### Task objective:
The records underneath are to be repeated exactly, with the pictures left out.

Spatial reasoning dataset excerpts
• • • • •

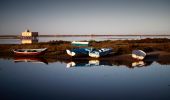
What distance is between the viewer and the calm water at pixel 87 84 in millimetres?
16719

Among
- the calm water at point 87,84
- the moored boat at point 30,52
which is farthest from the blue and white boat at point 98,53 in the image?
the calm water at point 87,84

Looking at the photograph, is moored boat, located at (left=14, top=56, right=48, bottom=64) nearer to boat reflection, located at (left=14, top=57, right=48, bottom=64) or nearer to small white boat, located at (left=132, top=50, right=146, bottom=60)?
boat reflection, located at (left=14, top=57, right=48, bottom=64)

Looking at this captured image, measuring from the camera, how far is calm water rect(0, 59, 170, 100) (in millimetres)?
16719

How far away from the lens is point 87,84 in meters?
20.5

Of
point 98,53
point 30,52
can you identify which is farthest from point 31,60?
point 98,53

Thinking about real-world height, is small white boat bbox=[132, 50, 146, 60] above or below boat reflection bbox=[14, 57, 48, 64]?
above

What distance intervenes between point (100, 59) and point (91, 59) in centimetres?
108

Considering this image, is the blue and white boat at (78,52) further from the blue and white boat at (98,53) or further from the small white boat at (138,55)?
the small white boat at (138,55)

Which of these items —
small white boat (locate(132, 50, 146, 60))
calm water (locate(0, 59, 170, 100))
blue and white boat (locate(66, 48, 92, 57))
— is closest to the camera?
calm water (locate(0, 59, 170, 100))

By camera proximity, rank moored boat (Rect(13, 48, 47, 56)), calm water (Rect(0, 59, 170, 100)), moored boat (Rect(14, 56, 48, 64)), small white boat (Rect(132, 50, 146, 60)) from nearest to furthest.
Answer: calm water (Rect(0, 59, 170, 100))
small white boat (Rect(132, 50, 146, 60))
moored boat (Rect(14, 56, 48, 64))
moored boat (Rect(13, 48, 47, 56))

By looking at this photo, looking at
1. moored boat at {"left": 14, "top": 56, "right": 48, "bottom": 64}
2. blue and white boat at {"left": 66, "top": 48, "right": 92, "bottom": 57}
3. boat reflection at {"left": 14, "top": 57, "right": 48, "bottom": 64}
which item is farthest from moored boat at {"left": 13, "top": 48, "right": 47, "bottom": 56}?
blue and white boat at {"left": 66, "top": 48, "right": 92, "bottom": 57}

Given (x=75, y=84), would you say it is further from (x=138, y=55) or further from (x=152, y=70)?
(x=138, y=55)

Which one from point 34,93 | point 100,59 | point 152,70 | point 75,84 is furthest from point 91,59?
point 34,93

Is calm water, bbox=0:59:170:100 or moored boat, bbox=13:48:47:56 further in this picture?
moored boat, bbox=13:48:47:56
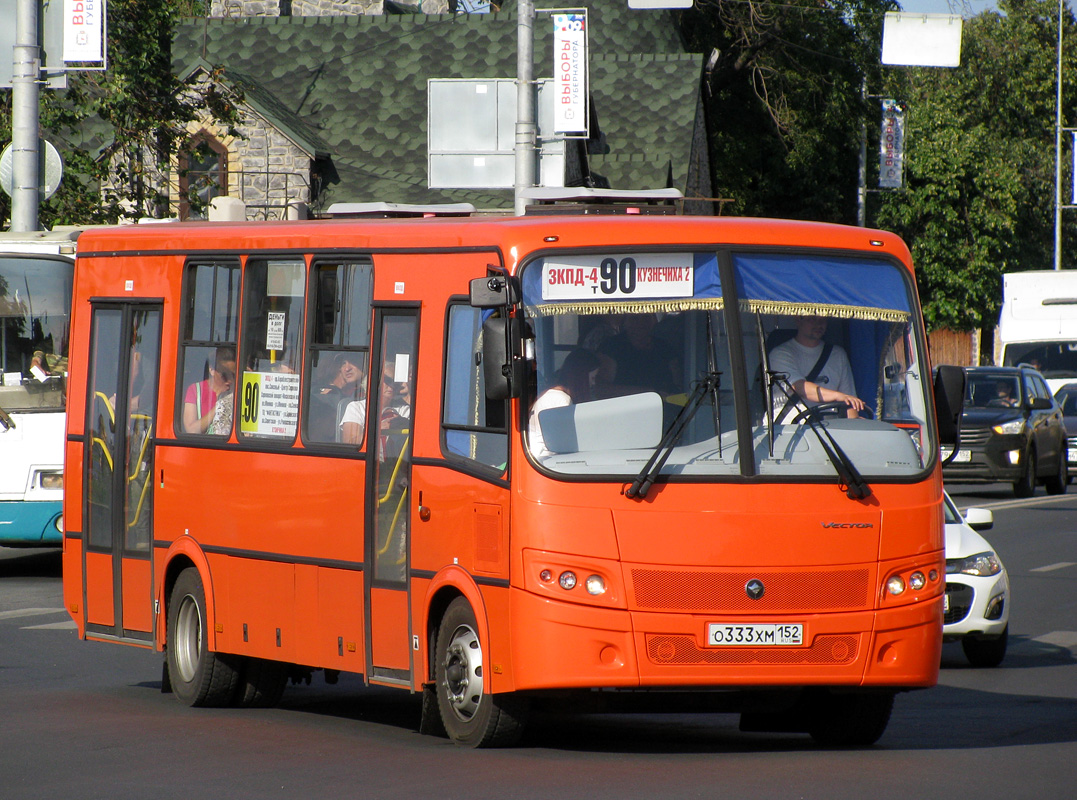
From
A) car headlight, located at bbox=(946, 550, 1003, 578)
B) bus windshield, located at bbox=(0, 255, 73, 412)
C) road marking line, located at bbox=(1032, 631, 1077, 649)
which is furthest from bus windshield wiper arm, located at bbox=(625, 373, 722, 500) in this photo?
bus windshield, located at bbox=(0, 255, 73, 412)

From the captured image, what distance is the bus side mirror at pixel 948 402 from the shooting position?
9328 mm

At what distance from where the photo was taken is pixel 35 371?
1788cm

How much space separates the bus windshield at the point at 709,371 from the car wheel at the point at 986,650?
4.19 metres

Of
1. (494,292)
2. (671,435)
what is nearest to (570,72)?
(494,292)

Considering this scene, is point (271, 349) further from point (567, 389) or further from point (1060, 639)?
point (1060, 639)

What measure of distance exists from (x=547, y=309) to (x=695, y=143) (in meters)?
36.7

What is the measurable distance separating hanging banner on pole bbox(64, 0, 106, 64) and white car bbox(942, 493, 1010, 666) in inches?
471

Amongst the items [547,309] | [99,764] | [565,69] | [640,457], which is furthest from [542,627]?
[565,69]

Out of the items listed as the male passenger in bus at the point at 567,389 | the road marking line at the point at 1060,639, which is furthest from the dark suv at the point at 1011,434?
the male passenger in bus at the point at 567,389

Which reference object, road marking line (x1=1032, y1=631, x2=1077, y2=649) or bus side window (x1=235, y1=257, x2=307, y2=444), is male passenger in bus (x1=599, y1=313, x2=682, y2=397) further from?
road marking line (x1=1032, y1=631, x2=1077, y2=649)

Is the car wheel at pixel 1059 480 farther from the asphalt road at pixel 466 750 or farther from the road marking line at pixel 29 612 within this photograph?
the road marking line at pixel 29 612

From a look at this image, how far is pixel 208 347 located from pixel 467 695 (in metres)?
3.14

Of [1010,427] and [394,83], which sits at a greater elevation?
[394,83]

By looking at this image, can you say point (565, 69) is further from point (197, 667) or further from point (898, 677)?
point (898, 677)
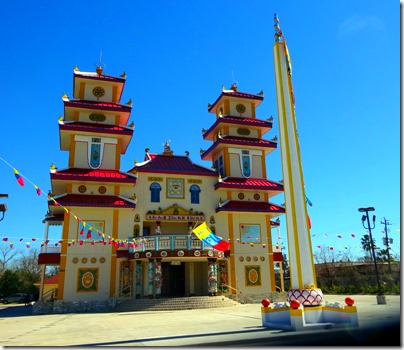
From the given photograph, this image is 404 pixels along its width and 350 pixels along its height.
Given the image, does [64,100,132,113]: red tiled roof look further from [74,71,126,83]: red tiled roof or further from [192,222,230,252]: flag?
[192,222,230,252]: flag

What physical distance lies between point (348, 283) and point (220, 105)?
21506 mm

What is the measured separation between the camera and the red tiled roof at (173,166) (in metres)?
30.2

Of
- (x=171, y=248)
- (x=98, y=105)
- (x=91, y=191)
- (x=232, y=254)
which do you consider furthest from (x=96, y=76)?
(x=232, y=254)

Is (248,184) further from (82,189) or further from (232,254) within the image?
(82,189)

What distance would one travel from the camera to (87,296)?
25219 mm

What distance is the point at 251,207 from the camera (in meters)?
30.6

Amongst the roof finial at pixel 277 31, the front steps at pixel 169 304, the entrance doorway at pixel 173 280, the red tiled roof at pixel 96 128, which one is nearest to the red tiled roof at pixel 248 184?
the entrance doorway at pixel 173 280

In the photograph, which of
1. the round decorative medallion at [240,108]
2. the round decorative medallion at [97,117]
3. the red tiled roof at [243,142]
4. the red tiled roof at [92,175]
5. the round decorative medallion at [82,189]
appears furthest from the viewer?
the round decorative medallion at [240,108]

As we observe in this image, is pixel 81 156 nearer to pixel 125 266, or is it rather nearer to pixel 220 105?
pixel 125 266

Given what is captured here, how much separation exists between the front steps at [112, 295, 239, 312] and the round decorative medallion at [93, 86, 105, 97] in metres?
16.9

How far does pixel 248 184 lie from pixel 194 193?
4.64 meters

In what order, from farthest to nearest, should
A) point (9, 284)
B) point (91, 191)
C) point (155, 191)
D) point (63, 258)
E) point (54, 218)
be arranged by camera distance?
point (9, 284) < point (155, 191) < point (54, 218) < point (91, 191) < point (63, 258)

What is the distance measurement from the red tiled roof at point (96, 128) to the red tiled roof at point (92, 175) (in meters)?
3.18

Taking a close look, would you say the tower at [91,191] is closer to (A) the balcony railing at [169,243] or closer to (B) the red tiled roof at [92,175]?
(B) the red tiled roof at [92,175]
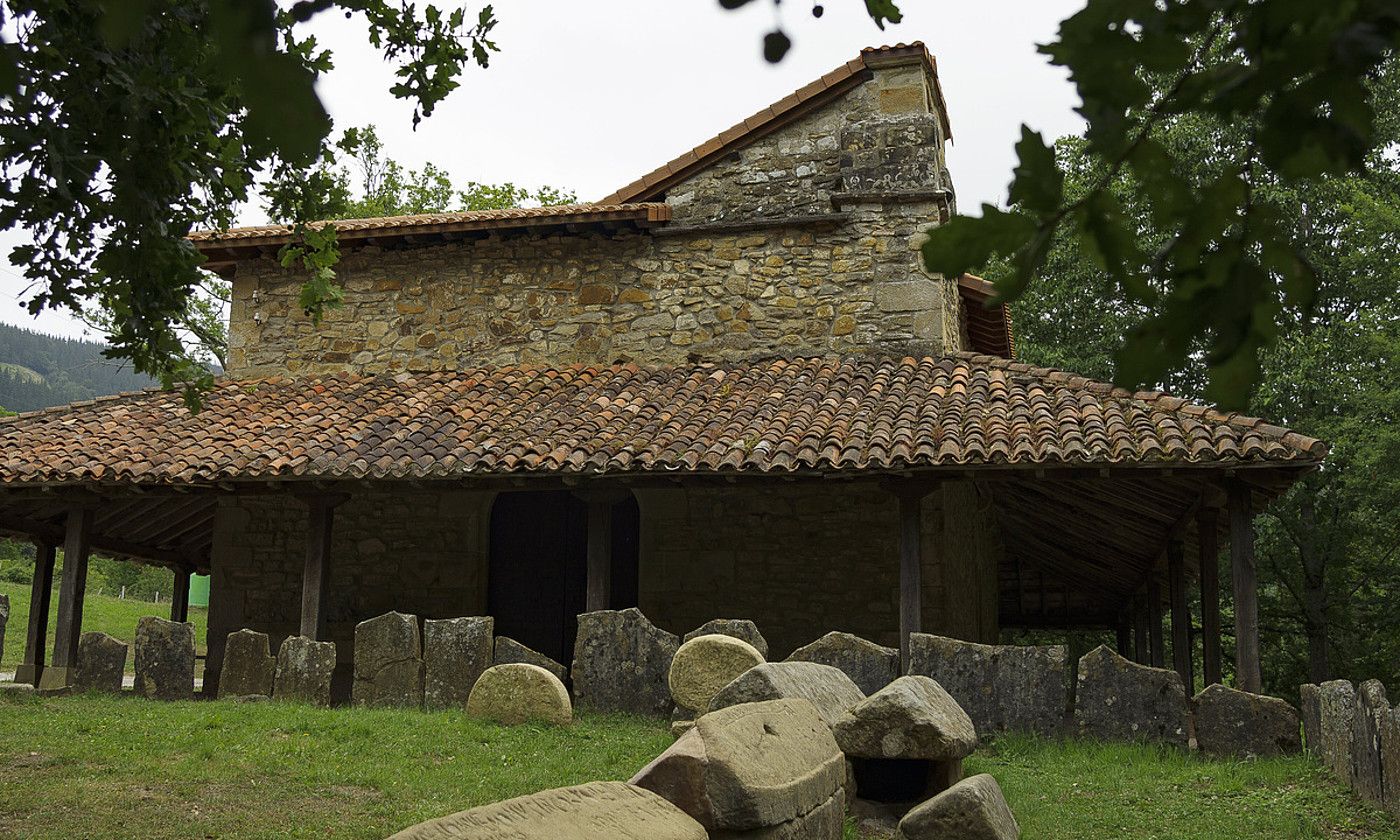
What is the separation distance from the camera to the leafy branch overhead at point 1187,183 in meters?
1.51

• • • • •

### Reply:
What distance is between the viewer and the calm water at pixel 87 84 in millimetres?
16719

Among
- the calm water at point 87,84
- the moored boat at point 30,52
which is farthest from the blue and white boat at point 98,53 in the image?
the calm water at point 87,84

Looking at the photograph, is moored boat, located at (left=14, top=56, right=48, bottom=64) nearer to boat reflection, located at (left=14, top=57, right=48, bottom=64) or nearer to small white boat, located at (left=132, top=50, right=146, bottom=60)?
boat reflection, located at (left=14, top=57, right=48, bottom=64)

Looking at this captured image, measuring from the camera, how far is calm water rect(0, 59, 170, 100) (in millimetres)?
16719

How far away from the lens is point 87,84 in meters?
20.5

Of
point 98,53
point 30,52
can you identify which is farthest from point 31,60?
point 98,53

Thinking about real-world height, is small white boat bbox=[132, 50, 146, 60] above or below boat reflection bbox=[14, 57, 48, 64]?
above

What distance intervenes between point (100, 59) and point (91, 59) in centimetres?
108

Considering this image, is the blue and white boat at (78,52) further from the blue and white boat at (98,53) or further from the small white boat at (138,55)?
the small white boat at (138,55)

Which of these items —
small white boat (locate(132, 50, 146, 60))
calm water (locate(0, 59, 170, 100))
blue and white boat (locate(66, 48, 92, 57))
— is closest to the camera?
calm water (locate(0, 59, 170, 100))

By camera proximity, rank moored boat (Rect(13, 48, 47, 56)), calm water (Rect(0, 59, 170, 100)), moored boat (Rect(14, 56, 48, 64)), small white boat (Rect(132, 50, 146, 60)) from nearest to furthest.
Answer: calm water (Rect(0, 59, 170, 100))
small white boat (Rect(132, 50, 146, 60))
moored boat (Rect(14, 56, 48, 64))
moored boat (Rect(13, 48, 47, 56))

By looking at this photo, looking at
1. moored boat at {"left": 14, "top": 56, "right": 48, "bottom": 64}
2. blue and white boat at {"left": 66, "top": 48, "right": 92, "bottom": 57}
3. boat reflection at {"left": 14, "top": 57, "right": 48, "bottom": 64}
which item is farthest from moored boat at {"left": 13, "top": 48, "right": 47, "bottom": 56}?
blue and white boat at {"left": 66, "top": 48, "right": 92, "bottom": 57}

Given (x=75, y=84), would you say it is further from (x=138, y=55) or further from (x=152, y=70)?
(x=138, y=55)

Which one from point 34,93 | point 100,59 | point 152,70 | point 75,84 is furthest from point 91,59?
point 34,93

Is calm water, bbox=0:59:170:100 or moored boat, bbox=13:48:47:56 further in this picture?
moored boat, bbox=13:48:47:56
From
A) car headlight, located at bbox=(946, 550, 1003, 578)
B) bus windshield, located at bbox=(0, 255, 73, 412)
C) road marking line, located at bbox=(1032, 631, 1077, 649)
which is furthest from bus windshield wiper arm, located at bbox=(625, 373, 722, 500) in this photo?
bus windshield, located at bbox=(0, 255, 73, 412)

From the captured image, what distance is the bus side mirror at pixel 948 402 from the shooting position?
9328 mm

At what distance from where the photo was taken is pixel 35 371?
1788cm

How much space separates the bus windshield at the point at 709,371 from the car wheel at the point at 986,650?
4.19 metres

Of
1. (494,292)
2. (671,435)
what is nearest to (570,72)?
(494,292)

Considering this scene, is point (271, 349) further from point (567, 389) or further from point (1060, 639)?
point (1060, 639)

What measure of distance exists from (x=547, y=309) to (x=695, y=143) (in meters)?
36.7

What is the measurable distance separating hanging banner on pole bbox(64, 0, 106, 64) and white car bbox(942, 493, 1010, 666) in inches?
471

Amongst the items [547,309] | [99,764] | [565,69] | [640,457], which is furthest from [542,627]?
[565,69]

Out of the items listed as the male passenger in bus at the point at 567,389 | the road marking line at the point at 1060,639, which is furthest from the dark suv at the point at 1011,434?
the male passenger in bus at the point at 567,389

Which reference object, road marking line (x1=1032, y1=631, x2=1077, y2=649) or bus side window (x1=235, y1=257, x2=307, y2=444), is male passenger in bus (x1=599, y1=313, x2=682, y2=397) further from?
road marking line (x1=1032, y1=631, x2=1077, y2=649)

Is the car wheel at pixel 1059 480 farther from the asphalt road at pixel 466 750 or farther from the road marking line at pixel 29 612 within this photograph?
the road marking line at pixel 29 612

From a look at this image, how far is pixel 208 347 located from pixel 467 695 (in metres)?
3.14

Of [1010,427] and [394,83], which sits at a greater elevation?
[394,83]

By looking at this image, can you say point (565, 69) is further from point (197, 667) or further from point (898, 677)?
point (898, 677)
From the given photograph, this image is 404 pixels along its width and 350 pixels along its height.
Given the image, does [64,100,132,113]: red tiled roof look further from [74,71,126,83]: red tiled roof or further from [192,222,230,252]: flag?
[192,222,230,252]: flag

What physical distance lies between point (348, 283) and point (220, 105)?
21506 mm

What is the measured separation between the camera and the red tiled roof at (173,166) (in metres)?
30.2

Of
- (x=171, y=248)
- (x=98, y=105)
- (x=91, y=191)
- (x=232, y=254)
which do you consider furthest from (x=96, y=76)?
(x=232, y=254)

Is (248,184) further from (82,189) or further from (232,254) within the image?
(82,189)

What distance would one travel from the camera to (87,296)?
25219 mm

What distance is the point at 251,207 from the camera (in meters)?
30.6

Amongst the roof finial at pixel 277 31, the front steps at pixel 169 304, the entrance doorway at pixel 173 280, the red tiled roof at pixel 96 128, which one is nearest to the red tiled roof at pixel 248 184?
the entrance doorway at pixel 173 280

In the photograph, which of
1. the round decorative medallion at [240,108]
2. the round decorative medallion at [97,117]
3. the red tiled roof at [243,142]
4. the red tiled roof at [92,175]
5. the round decorative medallion at [82,189]
appears furthest from the viewer?
the round decorative medallion at [240,108]

As we observe in this image, is pixel 81 156 nearer to pixel 125 266, or is it rather nearer to pixel 220 105?
pixel 125 266

Given what is captured here, how much separation exists between the front steps at [112, 295, 239, 312] and the round decorative medallion at [93, 86, 105, 97] in metres?
16.9

How far does pixel 248 184 lie from pixel 194 193?
4.64 meters

In what order, from farthest to nearest, should
A) point (9, 284)
B) point (91, 191)
C) point (155, 191)
D) point (63, 258)
E) point (54, 218)
be arranged by camera distance?
point (9, 284) < point (155, 191) < point (54, 218) < point (91, 191) < point (63, 258)

What is the distance measurement from the red tiled roof at point (96, 128) to the red tiled roof at point (92, 175) (in meters)?
3.18

Taking a close look, would you say the tower at [91,191] is closer to (A) the balcony railing at [169,243] or closer to (B) the red tiled roof at [92,175]?
(B) the red tiled roof at [92,175]
What is the separation distance from the camera to the leafy branch overhead at point 1187,183 in meters?
1.51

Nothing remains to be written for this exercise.